One Battle After Another görücüye çıktı
Paul Thomas Anderson’ın yeni filmi One Battle After Another için ilk gösterimler yapıldı. Eleştiri ambargosu 17 Eylül’de kalkacak film ise bizde 3 Ekim’de Savaş Üstüne Savaş adıyla vizyona girecek. Ve müjde: Şimdiye dek filmi izleyip de beğenmeyen çıkmadı! David Ehrlich başta olmak üzere filmi gören Amerikalı eleştirmenler tereddütsüz “başyapıt” etiketini yapıştırıyor. Sean Penn’in üçüncü Oscar’ına koşabileceği konuşuluyor. Leonardo DiCaprio, Teyana Taylor, Benicio del Toro ve Chase Infiniti’nin performansları da övgü yağmuruna tutulmuş durumda.
Tüm bu coşkuyla birlikte filmi artık haklı bir beklentiyle bekleyebiliriz. Yarışta hızla ilk üçe tırmanan yapım, En İyi Film kategorisinin yanı sıra yönetmen, erkek oyuncu, yardımcı erkek oyuncu, yardımcı kadın oyuncu, uyarlama senaryo, kasting, kurgu, görüntü yönetimi, özgün müzik ve ses dallarında da iddialı. Daha geçen sene Sean Baker’ın aynı gecede 4 Oscar aldığı rekoruna PTA’in de ortak olması işten bile değil gibi görünüyor. Tek handikap ise filmin dağıtımcısı Warner Bros’un elinde bir başka ödül sezonu favorisi bulunmas. Yılın gişe rekortmeni Sinners ile gireceği kıran kırana rekabetin galibi kim olacak, şimdiden büyük merak konusu.
Emmyler sahiplerini buldu
77. Primetime Emmy Ödülleri dün gece sahiplerini buldu. Sunucu Nate Bargatze’nin, teşekkür konuşmalarını 45 saniyede bitirmeyenlerin adına bağış yapacağını söyleyerek başlattığı şaka yüzündem herkes koştura koştura sahneden ayrıldı. Gecede Adolescence ve The Studio kendi kategorilerinde şov yaparken, dramalarda ödüller dört bir yana dağıldı: Oyunculuk ödüllerini Severance ile The Pitt paylaştı, senaryoda Andor, yönetmenlikte Slow Horses galip geldi. En İyi Drama ödülü ise The Pitt’e gitti. Şaşırtıcı bir şekilde Jeff Hiller’ın (Somebody Somewhere) zaferi ve geçen sezon eli boş dönmesiyle üzüldüğümüz Hannah Einbinder’ın (Hacks) sonunda ödülüne kavuşması, Emmy’nin son yıllardaki ezbere seçim alışkanlığından biraz olsun uzaklaştığını gösteriyor. Programı yayından kaldırılan Stephen Colbert’in iki defa ayakta alkışlandığı geceden çıkan tüm sonuçlara buradan ulaşabilirsiniz.

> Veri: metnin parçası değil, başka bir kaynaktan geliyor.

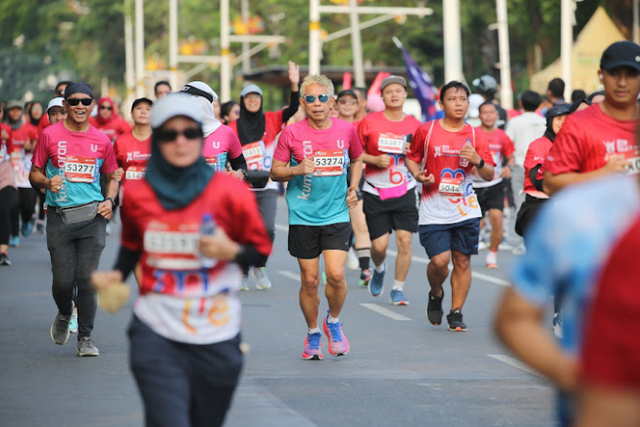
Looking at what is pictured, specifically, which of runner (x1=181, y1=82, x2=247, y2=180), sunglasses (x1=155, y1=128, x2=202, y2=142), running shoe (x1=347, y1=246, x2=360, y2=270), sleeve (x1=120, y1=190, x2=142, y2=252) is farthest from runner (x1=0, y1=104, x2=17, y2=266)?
sunglasses (x1=155, y1=128, x2=202, y2=142)

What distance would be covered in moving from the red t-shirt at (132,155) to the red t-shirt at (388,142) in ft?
9.07

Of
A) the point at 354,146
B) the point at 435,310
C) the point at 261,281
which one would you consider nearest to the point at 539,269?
the point at 354,146

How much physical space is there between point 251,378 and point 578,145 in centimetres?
303

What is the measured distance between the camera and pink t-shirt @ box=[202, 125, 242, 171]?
10820mm

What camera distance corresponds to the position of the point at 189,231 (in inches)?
198

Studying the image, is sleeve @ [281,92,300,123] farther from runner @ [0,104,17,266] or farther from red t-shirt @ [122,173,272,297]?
red t-shirt @ [122,173,272,297]

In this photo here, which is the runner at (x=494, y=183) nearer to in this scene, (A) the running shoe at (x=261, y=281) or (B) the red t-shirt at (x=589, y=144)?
(A) the running shoe at (x=261, y=281)

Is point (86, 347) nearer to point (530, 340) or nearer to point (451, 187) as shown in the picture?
point (451, 187)

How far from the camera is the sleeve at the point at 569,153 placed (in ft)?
22.1

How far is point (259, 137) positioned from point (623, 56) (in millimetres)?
8229

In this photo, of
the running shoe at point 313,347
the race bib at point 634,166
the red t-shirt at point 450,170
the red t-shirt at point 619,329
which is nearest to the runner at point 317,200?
the running shoe at point 313,347

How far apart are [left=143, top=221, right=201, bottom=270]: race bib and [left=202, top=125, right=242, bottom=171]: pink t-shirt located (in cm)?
573

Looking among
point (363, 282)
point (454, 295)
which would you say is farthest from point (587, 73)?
point (454, 295)

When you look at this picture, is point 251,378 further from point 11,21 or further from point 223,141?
point 11,21
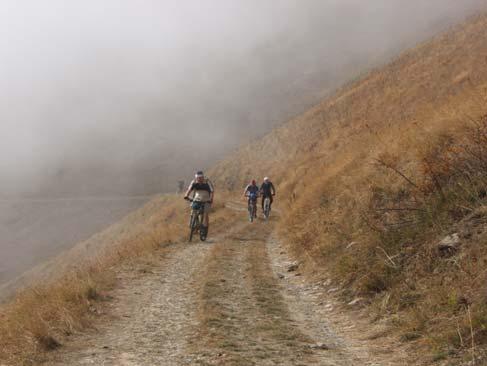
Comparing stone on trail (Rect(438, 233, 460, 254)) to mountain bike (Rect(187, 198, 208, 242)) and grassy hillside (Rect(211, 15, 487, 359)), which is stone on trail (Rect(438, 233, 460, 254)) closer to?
grassy hillside (Rect(211, 15, 487, 359))

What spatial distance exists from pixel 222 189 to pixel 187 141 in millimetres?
79336

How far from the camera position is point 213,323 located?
6949 millimetres

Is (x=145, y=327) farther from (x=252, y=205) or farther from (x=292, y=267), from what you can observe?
(x=252, y=205)

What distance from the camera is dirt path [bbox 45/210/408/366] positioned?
562 cm

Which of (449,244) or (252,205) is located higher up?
(449,244)

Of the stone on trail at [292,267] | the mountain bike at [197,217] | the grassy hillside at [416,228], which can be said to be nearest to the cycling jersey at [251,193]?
the mountain bike at [197,217]

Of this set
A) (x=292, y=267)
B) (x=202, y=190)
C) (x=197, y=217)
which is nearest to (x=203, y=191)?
(x=202, y=190)

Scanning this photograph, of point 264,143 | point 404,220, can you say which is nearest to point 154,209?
point 264,143

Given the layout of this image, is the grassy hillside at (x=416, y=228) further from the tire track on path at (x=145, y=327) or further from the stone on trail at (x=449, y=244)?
the tire track on path at (x=145, y=327)

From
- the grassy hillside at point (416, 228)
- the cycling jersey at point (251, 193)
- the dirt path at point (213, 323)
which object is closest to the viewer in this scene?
the dirt path at point (213, 323)

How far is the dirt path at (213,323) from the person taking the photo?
562 cm

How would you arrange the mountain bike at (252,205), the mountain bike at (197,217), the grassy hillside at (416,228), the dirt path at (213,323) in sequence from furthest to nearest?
1. the mountain bike at (252,205)
2. the mountain bike at (197,217)
3. the grassy hillside at (416,228)
4. the dirt path at (213,323)

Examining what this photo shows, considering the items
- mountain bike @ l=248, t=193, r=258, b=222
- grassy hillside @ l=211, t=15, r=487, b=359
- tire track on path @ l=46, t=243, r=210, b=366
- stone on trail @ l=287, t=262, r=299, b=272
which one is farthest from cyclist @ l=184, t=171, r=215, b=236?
mountain bike @ l=248, t=193, r=258, b=222

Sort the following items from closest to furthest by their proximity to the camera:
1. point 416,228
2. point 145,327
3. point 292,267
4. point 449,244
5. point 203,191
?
point 449,244, point 145,327, point 416,228, point 292,267, point 203,191
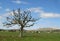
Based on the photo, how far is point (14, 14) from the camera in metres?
67.8

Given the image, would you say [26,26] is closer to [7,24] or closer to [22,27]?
[22,27]

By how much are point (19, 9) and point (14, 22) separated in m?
5.07

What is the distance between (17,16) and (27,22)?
161 inches

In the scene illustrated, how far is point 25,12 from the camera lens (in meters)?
68.8

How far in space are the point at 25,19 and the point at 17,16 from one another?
3071 mm

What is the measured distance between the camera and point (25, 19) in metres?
66.9

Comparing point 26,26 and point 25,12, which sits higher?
point 25,12

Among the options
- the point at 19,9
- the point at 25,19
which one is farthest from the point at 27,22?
the point at 19,9

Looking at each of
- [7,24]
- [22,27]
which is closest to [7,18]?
[7,24]

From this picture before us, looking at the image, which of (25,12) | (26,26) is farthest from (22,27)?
(25,12)

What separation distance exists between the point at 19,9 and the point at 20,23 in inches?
215

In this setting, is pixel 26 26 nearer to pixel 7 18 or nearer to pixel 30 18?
pixel 30 18

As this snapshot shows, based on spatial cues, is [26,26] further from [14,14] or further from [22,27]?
[14,14]

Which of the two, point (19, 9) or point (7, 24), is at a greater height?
point (19, 9)
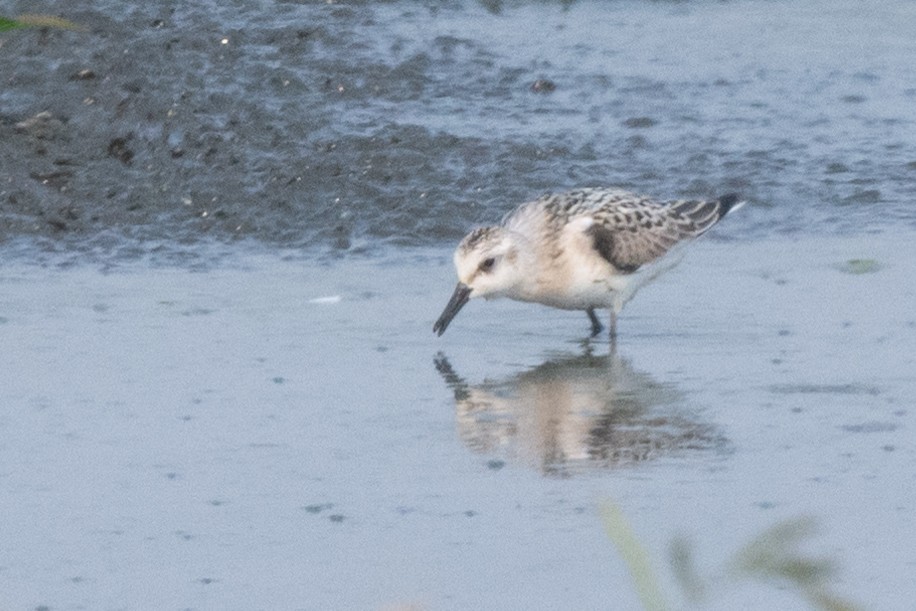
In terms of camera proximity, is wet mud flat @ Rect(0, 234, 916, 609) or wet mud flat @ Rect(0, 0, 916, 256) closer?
wet mud flat @ Rect(0, 234, 916, 609)

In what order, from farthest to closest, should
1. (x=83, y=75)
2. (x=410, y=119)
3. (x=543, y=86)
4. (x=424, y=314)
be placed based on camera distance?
(x=543, y=86)
(x=83, y=75)
(x=410, y=119)
(x=424, y=314)

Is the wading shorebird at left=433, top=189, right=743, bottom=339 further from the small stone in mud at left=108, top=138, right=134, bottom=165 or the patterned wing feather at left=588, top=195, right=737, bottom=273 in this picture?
the small stone in mud at left=108, top=138, right=134, bottom=165

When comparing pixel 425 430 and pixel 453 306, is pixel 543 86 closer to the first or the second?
pixel 453 306

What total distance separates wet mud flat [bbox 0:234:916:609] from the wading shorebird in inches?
6.5

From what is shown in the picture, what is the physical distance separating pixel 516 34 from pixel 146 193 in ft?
12.3

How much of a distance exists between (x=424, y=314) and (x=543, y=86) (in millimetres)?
3924

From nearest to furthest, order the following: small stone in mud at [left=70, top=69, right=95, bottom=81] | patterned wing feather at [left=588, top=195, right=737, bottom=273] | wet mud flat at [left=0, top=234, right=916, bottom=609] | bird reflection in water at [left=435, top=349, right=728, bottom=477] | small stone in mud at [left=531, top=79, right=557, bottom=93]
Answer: wet mud flat at [left=0, top=234, right=916, bottom=609] → bird reflection in water at [left=435, top=349, right=728, bottom=477] → patterned wing feather at [left=588, top=195, right=737, bottom=273] → small stone in mud at [left=70, top=69, right=95, bottom=81] → small stone in mud at [left=531, top=79, right=557, bottom=93]

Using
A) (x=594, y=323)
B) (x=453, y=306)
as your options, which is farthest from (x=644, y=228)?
(x=453, y=306)

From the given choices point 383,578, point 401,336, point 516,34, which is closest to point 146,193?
point 401,336

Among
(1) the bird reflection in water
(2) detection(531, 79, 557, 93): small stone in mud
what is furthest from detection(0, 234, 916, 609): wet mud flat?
(2) detection(531, 79, 557, 93): small stone in mud

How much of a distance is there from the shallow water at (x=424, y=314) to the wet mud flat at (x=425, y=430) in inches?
0.7

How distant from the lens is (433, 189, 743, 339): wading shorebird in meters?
7.43

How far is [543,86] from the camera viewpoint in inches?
441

Yepyeni bir podcast: Nerede O Eski Oscarlar
Sezon giderek civcivlenirken, 12 yıldır varlığını sürdüren O Podcast kanalında yeni bir seriye başladık: Nerede O Eski Oscarlar. Fikir pek sevgili Emre Eminoğlu’ndan çıktı. Amaç hem yakın Oscar tarihini unutan akranlarımıza hatırlatıcı bir kaynak sunmak, hem de geçmiş törenlerin büyüsünü hiç yaşamamış genç arkadaşlarımızın popüler kültür dağarcığını genişletmek. Emre ve bir dekatı devirdiğim podcast partnerim Seda Artar’la iki haftada bir, her Perşembe buluşup 77. Akademi Ödülleri’nden başlayarak favorilerimizi, o yılın yarışını, zaman içinde değişen fikirlerimizi ve alternatif Oscar tarihini konuşuyoruz. Sekiz bölümlük ilk sezon çoktan başladı. Spotify’dan abone olmadıysanız, tam sırası! Bu arada aman merak etmeyin, kanalda her Perşembe dönüşümlü olarak iki podcast de yayınlanmaya devam edecek.
Haftanın Fragmanları
Geldik haftanın fragmanlarına… Toronto’da dünya prömiyerini yapan Christy’den ilk fragman geldi. Sydney Sweeney’nin ringe adım atarak efsane boksör Christy Martin’i canlandırdığı film, branşında dünyanın gündemine oturabilmiş ilk kadınlardan birinin yükselişini ve onu göklere çıkaran ama hayatını da karartan menajeri/eşi Jim’le (Ben Foster) ilişkisini anlatıyor. Sweeney ve Foster’ın performansları TIFF’de çok övgü topladı ama filmin eleştirileri pek iyi değil, bilginize. Ayrıca Craig Brewer’ın Song Sung Blue‘su da ABD vizyonunda Noel’e hazırlanıyor. Hugh Jackman ve Kate Hudson’ı bir Neil Diamond tribute grubuna dönüştüren müzikal dram, gerçek bir çiftin Milwaukee’de başlayan sıra dışı yolculuğuna ışık tutuyor. Hudson’ın performansıyla ilgili dedikodular şahane!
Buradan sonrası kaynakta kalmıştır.